# Task item
Nothing but the lines from the top of the data to the line holding "A bed or beds" should be printed, word for word and both ends included; leave the pictures out.

Short descriptive text snippets
^^^^

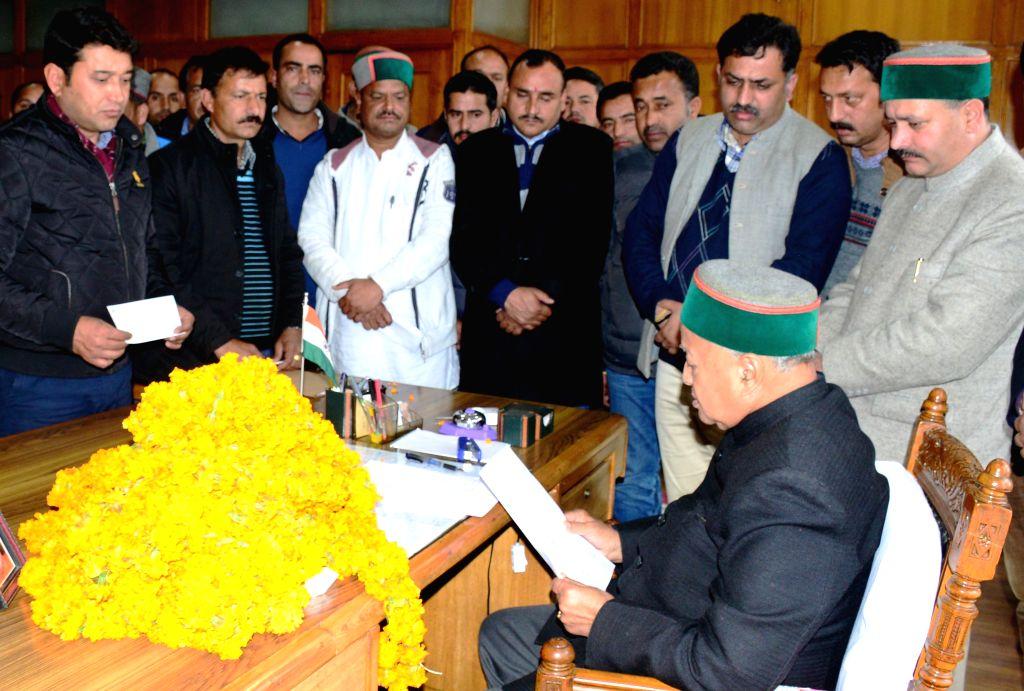 Himachal Pradesh Chief Minister Virbhadra Singh listens to public grievances in Shimla on Feb 24, 2015. - Virbhadra Singh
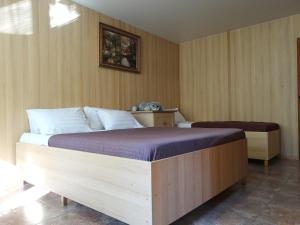 A bed or beds in a room at Inndays on Fr. Engelsa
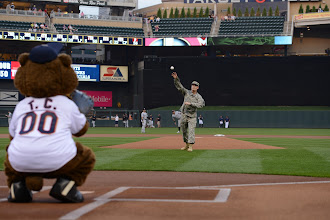 "Photo: Maj. John Donovan lets loose the first pitch at Target Field on Sept. 1, 2015. ""Walking out to the mound I was very nervous thinking about all the eyes in the stadium looking at me,"" said Donovan. ""We've all seen videos of ceremonial pitches that have gone awry and I didn't want my pitch to end up on some YouTube bloopers reel."" Minnesota National Guard photo by Army Staff Sgt. Patrick Loch/ Released"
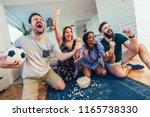 happy friends or football fans...   Shutterstock . vector #1165738330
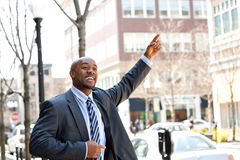 Business Man Hails a Taxi Royalty Free Stock Image
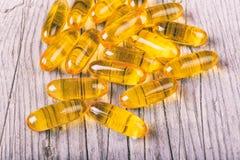 Закройте вверх капсул масла рыб omega-3 тучных Стоковая Фотография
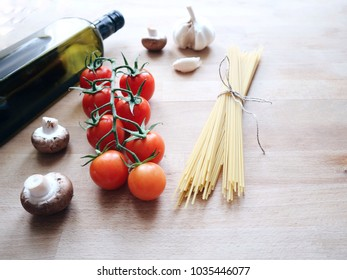 Italian cuisine concept. Pasta spaghetti, fresh cherry tomatoes, button champignons, olive oil, garlic. Healthy simple eating. Traditional food on a wooden background.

^^^^

# Answer for the task
 Himachal Pradesh Chief Minister Virbhadra Singh listens to public grievances in Shimla on Feb 24, 2015. - Virbhadra Singh
 A bed or beds in a room at Inndays on Fr. Engelsa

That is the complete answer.